Julia A. Ames (October 14, 1861 - December 12, 1891) was an American journalist, editor and a temperance reformer. She served as an associate editor of the Woman's Temperance Publishing Association's Union Signal. Ames died in 1891 at the age of 30. The year after her death, the journalist and spiritualist W. T. Stead published automatic writing which was said to have been sent by Ames to her friend. Stead also created "Julie's Bureau" to allow others to communicate with the dead.

==Early years and education==
Julia A. (nickname, "Yolande") Ames was born near Odell, Illinois, 14 October 1861. She was the daughter of Isaac Ames (1824-1894), a well-known, wealthy citizen of Streator, Illinois, and Aurelia Ann Mooar Ames (1823-1898). Her siblings were John C. Ames, Fannie Ophelia Ames, and Elmer Elsworth Ames.

Ames was reportedly a small and delicate child, but as she grew older, her health became vigorous. Ames began attending school at the age of three, as it was lonely for her to be left at home when the older children left. She attended every day that summer and learned to read. The schoolhouse was one of the first to be built in that part of the country. Her father helped to construct it and taught the first school lesson ever, becoming the headmaster later in his life. The name of the Ames schoolhouse stayed with it and made it a sort of monument to the first schoolmaster, who was, like his youngest daughter, a devoted lover of learning. Ames' brother Elmer, who was two years her junior, was her close companion and playmate. As they grew up, they lost none of their devotion to each other. Her elder and only sister accompanied Ames on Sunday mornings along with their grandfather to the little schoolhouse where religious services were held, in which they always participated.

When Ames was seven years old, her family moved to Streator, Illinois. She was 12 years old, when she was converted, having attended six weeks of revival meeting in the old church in Streator. The Methodist Church is not particularly rigid, so that her breezy spirit lost none of its elasticity from being developed in a religious atmosphere so highly charged.

She entered Streator Township High School in 1873, where she took a four-year course, and soon distinguished herself by her fondness for English literature and history. She was an excellent reader. Her quaint humor and remarkable good-nature made her a fine entertainer at the public exhibitions, where the literary society frequently gave presentations. Beginning in September 1879, she attended Wesleyan University, at Bloomington, Illinois, studying literature, history, art and aesthetics, as well as some of the languages and natural sciences. She was a member of the Munsellian literary society, and Kappa Gamma Greek sorority. At Wesleyan, she met Professor Susan M. D. Fry, an accomplished teacher, whom she always loved not only as an instructor, but as a most helpful and intimate friend. She left Wesleyan in June, 1881. She later graduated from the Chicago School of Oratory (now Columbia College Chicago).

Activity A: According to the Julia A. Ames text, why did Ames begin attending school at the age of three? Answer in one to three sentences.
Activity B: Pick up the Julia A. Ames text after its last sentence and continue it.
The data after this point are separate from the Julia A. Ames text.

Source material:
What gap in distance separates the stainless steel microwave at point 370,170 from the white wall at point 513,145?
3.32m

--

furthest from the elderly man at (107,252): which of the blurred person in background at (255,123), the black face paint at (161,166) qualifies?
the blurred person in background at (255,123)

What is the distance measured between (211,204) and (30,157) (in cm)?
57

Task response A: She began school at three because she felt lonely being left at home when the older children went off to school.

Task response B:
==Career==
For years, it was her thought that she would become a missionary, and when she decided to go into the temperance work one of her friends told her: "Julia, you have then relinquished the old idea of being a missionary?" whereupon she responded in her quick, bright way, "No, indeed, I am still thinking of it very strongly;" but she speedily found that temperance was really practical missionary work.

Helen Louise Hood first became acquainted with Ames in the summer of 1885 at the Lake Bluff (Illinois) Training School, but their real acquaintance did not begin until the Women's Christian Temperance Union's(WCTU) National Convention which was held a few months later at Philadelphia. On their way to the Convention, Ames was made a delegate by the Illinois white-ribboners. On the way back home, they talked long and earnestly about her future, Hood urging Ames to come and cast in her lot with the "white-ribboners". During this homeward ride, Matilda Carse was in the car reading a novel Yolande, by William Black. Seeing a resemblance in the character of the heroine of this book to Ames, Carse called her, requested to kneel and touched her head, then she kissed her lovingly on the forehead and said: "Arise! I dub thee, Yolande" - a name by which she was known afterwards by all of her associates.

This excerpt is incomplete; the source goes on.